■ **Data entries**
[Start of section]

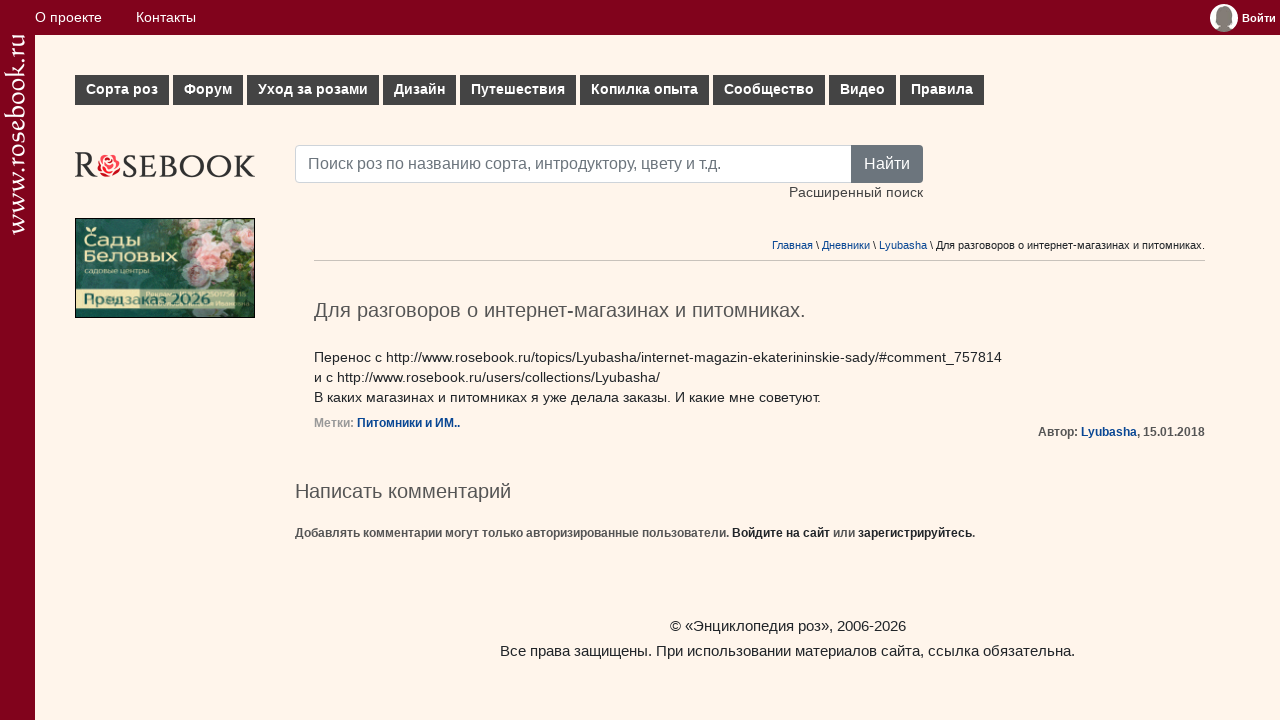

--- FILE ---
content_type: text/html; charset=utf-8
request_url: https://www.google.com/recaptcha/api2/aframe
body_size: 266
content:
<!DOCTYPE HTML><html><head><meta http-equiv="content-type" content="text/html; charset=UTF-8"></head><body><script nonce="tnOiY8r3PbLCZdiNUn0wVw">/** Anti-fraud and anti-abuse applications only. See google.com/recaptcha */ try{var clients={'sodar':'https://pagead2.googlesyndication.com/pagead/sodar?'};window.addEventListener("message",function(a){try{if(a.source===window.parent){var b=JSON.parse(a.data);var c=clients[b['id']];if(c){var d=document.createElement('img');d.src=c+b['params']+'&rc='+(localStorage.getItem("rc::a")?sessionStorage.getItem("rc::b"):"");window.document.body.appendChild(d);sessionStorage.setItem("rc::e",parseInt(sessionStorage.getItem("rc::e")||0)+1);localStorage.setItem("rc::h",'1768923563377');}}}catch(b){}});window.parent.postMessage("_grecaptcha_ready", "*");}catch(b){}</script></body></html>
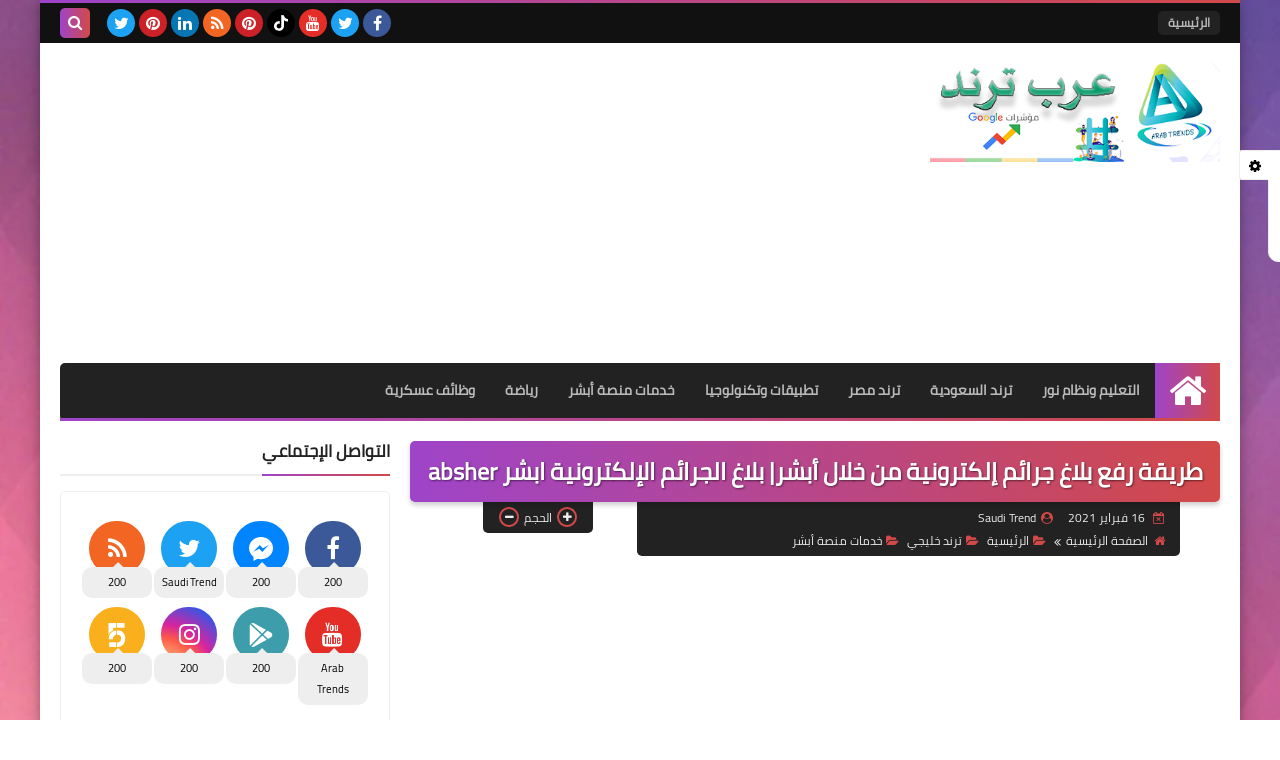

--- FILE ---
content_type: text/html; charset=utf-8
request_url: https://www.google.com/recaptcha/api2/aframe
body_size: 266
content:
<!DOCTYPE HTML><html><head><meta http-equiv="content-type" content="text/html; charset=UTF-8"></head><body><script nonce="IdSpEwWHGhCA2aPBuemozA">/** Anti-fraud and anti-abuse applications only. See google.com/recaptcha */ try{var clients={'sodar':'https://pagead2.googlesyndication.com/pagead/sodar?'};window.addEventListener("message",function(a){try{if(a.source===window.parent){var b=JSON.parse(a.data);var c=clients[b['id']];if(c){var d=document.createElement('img');d.src=c+b['params']+'&rc='+(localStorage.getItem("rc::a")?sessionStorage.getItem("rc::b"):"");window.document.body.appendChild(d);sessionStorage.setItem("rc::e",parseInt(sessionStorage.getItem("rc::e")||0)+1);localStorage.setItem("rc::h",'1768780400602');}}}catch(b){}});window.parent.postMessage("_grecaptcha_ready", "*");}catch(b){}</script></body></html>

[End of section]

■ **Exercise details**
Transcribe all entries above exactly. Omit the pictures.

■ **Output for this task**
--- FILE ---
content_type: text/html; charset=utf-8
request_url: https://www.google.com/recaptcha/api2/aframe
body_size: 266
content:
<!DOCTYPE HTML><html><head><meta http-equiv="content-type" content="text/html; charset=UTF-8"></head><body><script nonce="tnOiY8r3PbLCZdiNUn0wVw">/** Anti-fraud and anti-abuse applications only. See google.com/recaptcha */ try{var clients={'sodar':'https://pagead2.googlesyndication.com/pagead/sodar?'};window.addEventListener("message",function(a){try{if(a.source===window.parent){var b=JSON.parse(a.data);var c=clients[b['id']];if(c){var d=document.createElement('img');d.src=c+b['params']+'&rc='+(localStorage.getItem("rc::a")?sessionStorage.getItem("rc::b"):"");window.document.body.appendChild(d);sessionStorage.setItem("rc::e",parseInt(sessionStorage.getItem("rc::e")||0)+1);localStorage.setItem("rc::h",'1768923563377');}}}catch(b){}});window.parent.postMessage("_grecaptcha_ready", "*");}catch(b){}</script></body></html>

--- FILE ---
content_type: text/html; charset=utf-8
request_url: https://www.google.com/recaptcha/api2/aframe
body_size: 266
content:
<!DOCTYPE HTML><html><head><meta http-equiv="content-type" content="text/html; charset=UTF-8"></head><body><script nonce="IdSpEwWHGhCA2aPBuemozA">/** Anti-fraud and anti-abuse applications only. See google.com/recaptcha */ try{var clients={'sodar':'https://pagead2.googlesyndication.com/pagead/sodar?'};window.addEventListener("message",function(a){try{if(a.source===window.parent){var b=JSON.parse(a.data);var c=clients[b['id']];if(c){var d=document.createElement('img');d.src=c+b['params']+'&rc='+(localStorage.getItem("rc::a")?sessionStorage.getItem("rc::b"):"");window.document.body.appendChild(d);sessionStorage.setItem("rc::e",parseInt(sessionStorage.getItem("rc::e")||0)+1);localStorage.setItem("rc::h",'1768780400602');}}}catch(b){}});window.parent.postMessage("_grecaptcha_ready", "*");}catch(b){}</script></body></html>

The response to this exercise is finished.